Have you ever looked into someone’s eyes? If you look closely, you see a small reflection of yourself in their pupil. The reflection is faint, but it is clear you can see a form or image of yourself. When God looks at us, He sees a reflection of Himself. We have value and worth because of our relation to Him. Thus, when we look at other people we should see God’s reflection in them. Because these people reflect God, we have a duty to treat them as reflections of God.
This is what separates God’s people from any other community. God’s people look at those around them and see reflections of Him. God’s people have a responsibility to treat these people as if they were interacting with God Himself.
Jesus tells us this. John 13:35 tells us people will recognize we are different by our love for each other. The only way we will love each other is if we begin to recognize that our value is not in what we do: My value is not in my beliefs, and my neighbor’s value is not in how polite or rude he or she is to me. Your value, my value, and the neighbor’s value come from being made in the image of God.

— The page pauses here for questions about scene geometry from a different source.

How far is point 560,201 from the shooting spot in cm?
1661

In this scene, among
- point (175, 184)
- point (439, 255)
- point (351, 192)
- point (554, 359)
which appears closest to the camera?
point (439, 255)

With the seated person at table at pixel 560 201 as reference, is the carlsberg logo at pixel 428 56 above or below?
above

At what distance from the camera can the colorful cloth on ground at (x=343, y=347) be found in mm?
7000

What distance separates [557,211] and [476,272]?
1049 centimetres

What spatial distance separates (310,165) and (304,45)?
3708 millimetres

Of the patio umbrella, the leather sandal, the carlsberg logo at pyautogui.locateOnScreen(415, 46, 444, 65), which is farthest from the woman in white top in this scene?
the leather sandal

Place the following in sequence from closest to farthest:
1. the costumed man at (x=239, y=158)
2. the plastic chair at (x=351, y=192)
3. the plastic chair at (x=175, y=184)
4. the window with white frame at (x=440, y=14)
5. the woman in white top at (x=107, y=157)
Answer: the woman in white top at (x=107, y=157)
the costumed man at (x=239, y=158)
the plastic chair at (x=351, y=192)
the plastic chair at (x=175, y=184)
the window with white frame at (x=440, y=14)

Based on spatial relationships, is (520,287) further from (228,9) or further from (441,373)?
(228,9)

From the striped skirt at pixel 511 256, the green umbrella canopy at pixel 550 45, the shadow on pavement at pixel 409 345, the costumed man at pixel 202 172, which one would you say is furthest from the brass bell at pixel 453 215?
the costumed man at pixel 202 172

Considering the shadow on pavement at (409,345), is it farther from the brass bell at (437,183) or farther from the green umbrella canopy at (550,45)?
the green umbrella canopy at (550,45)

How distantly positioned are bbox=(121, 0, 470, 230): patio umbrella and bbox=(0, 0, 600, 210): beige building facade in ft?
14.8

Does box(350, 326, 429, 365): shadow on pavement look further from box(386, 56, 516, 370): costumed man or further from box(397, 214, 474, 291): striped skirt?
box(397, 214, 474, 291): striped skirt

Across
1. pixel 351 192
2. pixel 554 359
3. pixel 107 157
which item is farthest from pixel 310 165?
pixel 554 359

Someone reading this is thinking, “But the church doesn’t act like that!” There come times in life when you will be disappointed and mistreated by God’s people. Questions of ordination and compliance in the church have caused arguments that cause some to feel wronged by the church. While I don’t know the eventual outcome to these conflicts, I do know how God wants His people and the corporate church to respond.
III. GOD’S PLAN FOR THIS COMMUNITY
Ephesians 4:17–24, 29–32 describes God’s desired response to others with whom we are in conflict. It also describes the need for our own regenerative transformation through continual contact with God.
What is different about God’s church is that we, as a corporate body and as individuals, acknowledge we are part of the problem. Yet we are looking to become part of the solution. We recognize that we have not treated one another with the love, respect, and dignity that we should have. We recognize that we have not seen the image of God in one another. We recognize that we have harbored hatred and anger toward one another and those outside the church. In this, we ask for forgiveness. Further, we commit to being a church that allows God to transform our hearts so we can be a community that looks for God’s image in other people.
Let’s pray!
Prescott Khair is a pastor in the Bowling Green and Glasgow Seventh-day Adventist Churches in Kentucky, USA.